In the records below, reproduce exactly the lines from the one containing "The White Orchard Throw Pillow" through the one containing "Bible Heroes - Abraham, David, Paul, Deborah", both included, and omit the pictures.

» Available records:
== Segment start ==
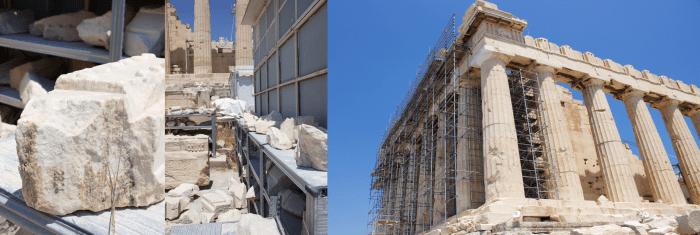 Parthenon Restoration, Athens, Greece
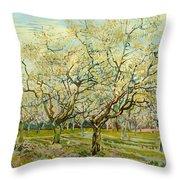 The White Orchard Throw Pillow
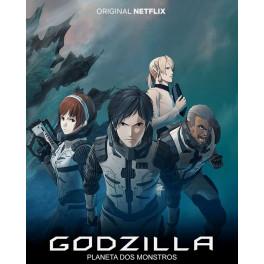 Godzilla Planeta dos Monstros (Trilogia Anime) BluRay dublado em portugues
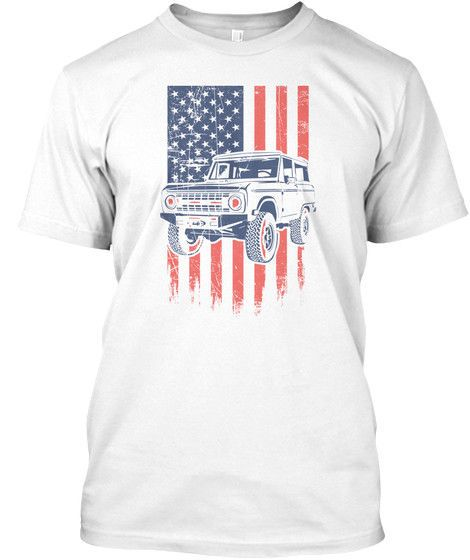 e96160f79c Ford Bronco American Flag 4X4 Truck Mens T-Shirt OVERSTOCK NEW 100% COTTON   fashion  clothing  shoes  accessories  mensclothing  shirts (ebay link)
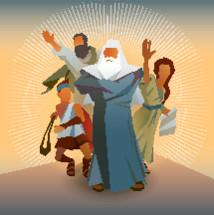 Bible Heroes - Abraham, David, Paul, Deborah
== Segment end ==
== Segment start ==
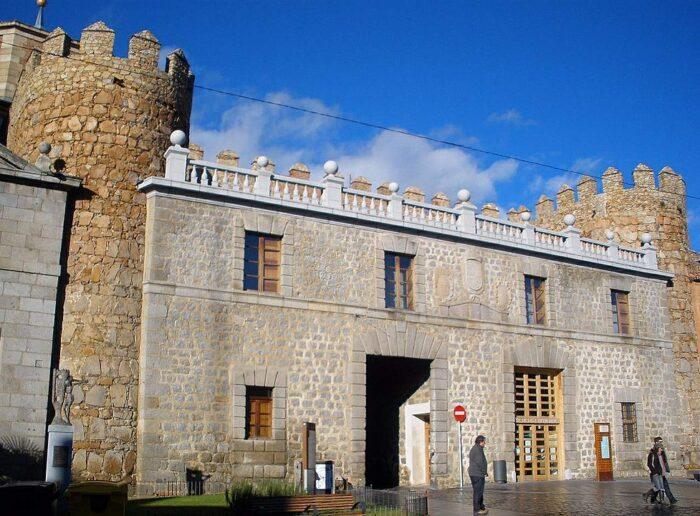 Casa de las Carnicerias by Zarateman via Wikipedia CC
== Segment end ==
» Written response:
 The White Orchard Throw Pillow
 Godzilla Planeta dos Monstros (Trilogia Anime) BluRay dublado em portugues
 e96160f79c Ford Bronco American Flag 4X4 Truck Mens T-Shirt OVERSTOCK NEW 100% COTTON   fashion  clothing  shoes  accessories  mensclothing  shirts (ebay link)
 Bible Heroes - Abraham, David, Paul, Deborah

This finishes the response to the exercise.